* **Articolo**
ISSN 1974-4455 (codice International Standard Serial Number attribuito il 7 marzo 2008) | Info: foglidarte@gmail.com

mercoledì 20 novembre 2019

Dai maestri del Trecento a Lucio Fontana, quando l’arte incontra l’oro

L’oro è considerato da sempre uno dei metalli più preziosi. Emana luce e trasmette calore. Per questo motivo è stato utilizzato sin dall’antichità, e più precisamente dall’epoca degli antichi egizi, nel mondo dell’arte ora come simbolo di regalità ora come metafora di una dimensione sacra e ultraterrena, priva di tempo.
Con il Medioevo si diffonde l’utilizzo della foglia oro, secondo quella che era la tecnica del «gold ground», per illuminare di luce solare il cielo dei dipinti sacri e per esaltare l’effetto visivo delle aureole dei santi. A questa stagione guarda anche l’incipit della mostra «Oro, 1320 – 2020. Dai maestri del Trecento al contemporaneo», in programma dal 22 novembre al 31 gennaio a Milano, nei prestigiosi spazi di Palazzo Cicogna, per iniziativa di Matteo Salamon.

* **Estratto dei dati**
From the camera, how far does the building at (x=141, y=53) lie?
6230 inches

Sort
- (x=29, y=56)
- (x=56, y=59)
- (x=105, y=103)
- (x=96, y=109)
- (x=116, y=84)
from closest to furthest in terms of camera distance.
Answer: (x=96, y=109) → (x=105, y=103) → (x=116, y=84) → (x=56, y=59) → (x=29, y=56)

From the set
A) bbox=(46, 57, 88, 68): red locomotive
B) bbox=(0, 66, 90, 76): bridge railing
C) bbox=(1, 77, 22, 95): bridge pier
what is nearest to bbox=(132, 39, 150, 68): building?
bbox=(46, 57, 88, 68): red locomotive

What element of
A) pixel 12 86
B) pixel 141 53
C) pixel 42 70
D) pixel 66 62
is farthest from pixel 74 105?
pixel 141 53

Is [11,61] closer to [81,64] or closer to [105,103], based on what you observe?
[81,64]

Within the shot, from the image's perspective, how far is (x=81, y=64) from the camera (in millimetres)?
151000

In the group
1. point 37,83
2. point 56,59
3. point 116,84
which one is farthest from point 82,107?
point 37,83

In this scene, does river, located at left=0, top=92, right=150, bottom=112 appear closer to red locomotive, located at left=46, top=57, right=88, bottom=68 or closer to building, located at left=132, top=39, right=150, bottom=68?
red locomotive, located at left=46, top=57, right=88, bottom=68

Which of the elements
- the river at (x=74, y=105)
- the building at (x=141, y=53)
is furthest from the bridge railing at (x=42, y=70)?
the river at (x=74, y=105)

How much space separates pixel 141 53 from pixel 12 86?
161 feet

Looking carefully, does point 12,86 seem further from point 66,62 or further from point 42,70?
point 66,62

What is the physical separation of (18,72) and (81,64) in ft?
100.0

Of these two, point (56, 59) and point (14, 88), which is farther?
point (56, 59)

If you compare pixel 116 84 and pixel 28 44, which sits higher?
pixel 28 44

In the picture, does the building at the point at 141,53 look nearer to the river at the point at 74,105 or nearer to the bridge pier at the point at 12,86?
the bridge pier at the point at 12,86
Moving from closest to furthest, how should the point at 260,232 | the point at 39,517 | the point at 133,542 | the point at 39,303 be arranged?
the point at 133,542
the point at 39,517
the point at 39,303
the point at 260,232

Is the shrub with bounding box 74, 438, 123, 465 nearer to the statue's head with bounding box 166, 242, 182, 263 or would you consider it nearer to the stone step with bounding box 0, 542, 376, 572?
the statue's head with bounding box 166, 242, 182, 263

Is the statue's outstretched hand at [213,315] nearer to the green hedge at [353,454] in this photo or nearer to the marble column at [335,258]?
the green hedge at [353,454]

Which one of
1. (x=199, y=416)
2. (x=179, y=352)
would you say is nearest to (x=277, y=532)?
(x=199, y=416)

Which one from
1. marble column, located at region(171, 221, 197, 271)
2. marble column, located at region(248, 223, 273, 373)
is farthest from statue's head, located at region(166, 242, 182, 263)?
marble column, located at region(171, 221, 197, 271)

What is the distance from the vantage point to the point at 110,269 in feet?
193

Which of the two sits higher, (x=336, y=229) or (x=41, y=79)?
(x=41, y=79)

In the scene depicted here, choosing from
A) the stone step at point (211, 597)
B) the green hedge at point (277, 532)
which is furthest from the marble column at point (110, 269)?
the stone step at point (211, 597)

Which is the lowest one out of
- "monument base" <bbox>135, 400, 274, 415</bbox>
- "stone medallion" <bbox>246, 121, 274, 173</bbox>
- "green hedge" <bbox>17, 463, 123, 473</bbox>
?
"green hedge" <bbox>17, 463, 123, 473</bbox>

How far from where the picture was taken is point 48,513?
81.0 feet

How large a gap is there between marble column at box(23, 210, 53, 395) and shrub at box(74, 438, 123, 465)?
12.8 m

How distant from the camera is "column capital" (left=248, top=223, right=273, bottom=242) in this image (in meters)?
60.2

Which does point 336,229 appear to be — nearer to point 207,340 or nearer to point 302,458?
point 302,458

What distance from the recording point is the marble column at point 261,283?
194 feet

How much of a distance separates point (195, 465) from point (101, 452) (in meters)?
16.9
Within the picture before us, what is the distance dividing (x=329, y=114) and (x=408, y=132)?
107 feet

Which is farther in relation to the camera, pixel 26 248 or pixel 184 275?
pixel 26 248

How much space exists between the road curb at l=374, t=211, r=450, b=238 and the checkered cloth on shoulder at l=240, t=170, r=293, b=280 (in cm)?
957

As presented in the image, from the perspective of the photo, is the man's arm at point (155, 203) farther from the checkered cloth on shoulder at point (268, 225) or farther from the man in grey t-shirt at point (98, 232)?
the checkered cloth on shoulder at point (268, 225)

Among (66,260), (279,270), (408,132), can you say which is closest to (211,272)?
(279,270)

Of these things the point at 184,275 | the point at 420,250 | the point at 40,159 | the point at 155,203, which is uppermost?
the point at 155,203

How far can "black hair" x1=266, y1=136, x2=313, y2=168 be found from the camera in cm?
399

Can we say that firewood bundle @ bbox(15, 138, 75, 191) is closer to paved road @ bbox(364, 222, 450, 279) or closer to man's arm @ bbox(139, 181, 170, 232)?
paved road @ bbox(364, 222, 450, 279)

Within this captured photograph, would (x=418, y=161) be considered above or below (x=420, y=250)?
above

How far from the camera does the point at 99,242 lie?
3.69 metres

* **Sfida**
Puoi ricopiare il passo dell'articolo sull'oro nell'arte compreso tra «mercoledì 20 novembre» e «priva di tempo.», estremi inclusi?

* **Risposta svolta**
mercoledì 20 novembre 2019

Dai maestri del Trecento a Lucio Fontana, quando l’arte incontra l’oro

L’oro è considerato da sempre uno dei metalli più preziosi. Emana luce e trasmette calore. Per questo motivo è stato utilizzato sin dall’antichità, e più precisamente dall’epoca degli antichi egizi, nel mondo dell’arte ora come simbolo di regalità ora come metafora di una dimensione sacra e ultraterrena, priva di tempo.